EXERCISE BRIEF. Omit images. Retype all entries verbatim.

(Spatial relation data)
--
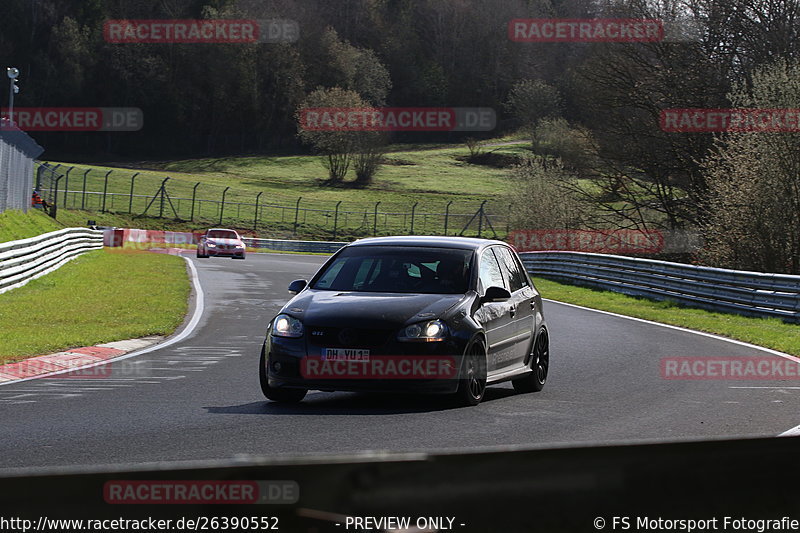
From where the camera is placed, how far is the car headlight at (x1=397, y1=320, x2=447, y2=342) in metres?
9.91

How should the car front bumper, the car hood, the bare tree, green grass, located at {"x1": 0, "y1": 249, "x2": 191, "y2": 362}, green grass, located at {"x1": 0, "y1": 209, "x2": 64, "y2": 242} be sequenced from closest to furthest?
the car front bumper < the car hood < green grass, located at {"x1": 0, "y1": 249, "x2": 191, "y2": 362} < the bare tree < green grass, located at {"x1": 0, "y1": 209, "x2": 64, "y2": 242}

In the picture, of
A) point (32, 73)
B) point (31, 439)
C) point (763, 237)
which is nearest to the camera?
point (31, 439)

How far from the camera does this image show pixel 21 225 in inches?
1484

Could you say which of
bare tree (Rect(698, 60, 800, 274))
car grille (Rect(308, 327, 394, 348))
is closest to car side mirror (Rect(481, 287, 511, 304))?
car grille (Rect(308, 327, 394, 348))

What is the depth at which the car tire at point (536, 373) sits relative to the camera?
11734 mm

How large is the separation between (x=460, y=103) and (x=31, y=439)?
133m

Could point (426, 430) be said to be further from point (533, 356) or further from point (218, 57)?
point (218, 57)

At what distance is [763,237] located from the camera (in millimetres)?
30391

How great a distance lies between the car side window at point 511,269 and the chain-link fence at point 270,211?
5714 centimetres

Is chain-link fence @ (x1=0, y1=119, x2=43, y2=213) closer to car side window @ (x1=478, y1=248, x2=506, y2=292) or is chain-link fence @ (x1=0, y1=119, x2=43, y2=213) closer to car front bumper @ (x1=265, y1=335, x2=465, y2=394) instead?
car side window @ (x1=478, y1=248, x2=506, y2=292)

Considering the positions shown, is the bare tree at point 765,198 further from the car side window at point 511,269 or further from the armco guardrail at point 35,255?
the car side window at point 511,269

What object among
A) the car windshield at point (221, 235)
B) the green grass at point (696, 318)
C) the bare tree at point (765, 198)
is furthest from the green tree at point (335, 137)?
the bare tree at point (765, 198)

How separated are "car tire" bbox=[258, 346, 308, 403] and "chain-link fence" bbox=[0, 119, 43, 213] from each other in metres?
26.4

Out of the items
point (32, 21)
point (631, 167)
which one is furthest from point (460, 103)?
point (631, 167)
--
ANSWER IN FULL.
From where the camera is placed, how far is the car headlight at (x1=397, y1=320, x2=447, y2=342) in metres?
9.91

How should the car front bumper, the car hood, the bare tree, green grass, located at {"x1": 0, "y1": 249, "x2": 191, "y2": 362}, green grass, located at {"x1": 0, "y1": 209, "x2": 64, "y2": 242} be sequenced from closest to furthest?
the car front bumper < the car hood < green grass, located at {"x1": 0, "y1": 249, "x2": 191, "y2": 362} < the bare tree < green grass, located at {"x1": 0, "y1": 209, "x2": 64, "y2": 242}

In the picture, of
A) point (32, 73)
B) point (31, 439)
C) point (763, 237)
which is nearest to the camera?
point (31, 439)

How far from the camera does this image show pixel 21 225 in inches?
1484

Could you say which of
bare tree (Rect(698, 60, 800, 274))
car grille (Rect(308, 327, 394, 348))
is closest to car side mirror (Rect(481, 287, 511, 304))?
car grille (Rect(308, 327, 394, 348))

What is the depth at which the car tire at point (536, 373) sits relative to the camera?
11734 mm

How large is the separation between (x=460, y=103) and (x=31, y=439)?
133m

Could point (426, 430) be said to be further from point (533, 356) or further from point (218, 57)?
point (218, 57)

At what distance is [763,237] located from the camera (in millimetres)?
30391

How great a distance lies between the car side window at point 511,269 and the chain-link fence at point 270,211?
5714 centimetres

Is chain-link fence @ (x1=0, y1=119, x2=43, y2=213) closer to car side window @ (x1=478, y1=248, x2=506, y2=292) or is chain-link fence @ (x1=0, y1=119, x2=43, y2=213) closer to car front bumper @ (x1=265, y1=335, x2=465, y2=394) instead?
car side window @ (x1=478, y1=248, x2=506, y2=292)

Considering the positions shown, is the bare tree at point 765,198 further from the car side window at point 511,269 or further from the armco guardrail at point 35,255?
the car side window at point 511,269

What object among
A) the car windshield at point (221, 235)
B) the green grass at point (696, 318)
C) the bare tree at point (765, 198)
is furthest from the green tree at point (335, 137)?
the bare tree at point (765, 198)

How separated are "car tire" bbox=[258, 346, 308, 403] and "chain-link fence" bbox=[0, 119, 43, 213] from each other in metres?
26.4

Out of the items
point (32, 21)
point (631, 167)
which one is furthest from point (460, 103)?
point (631, 167)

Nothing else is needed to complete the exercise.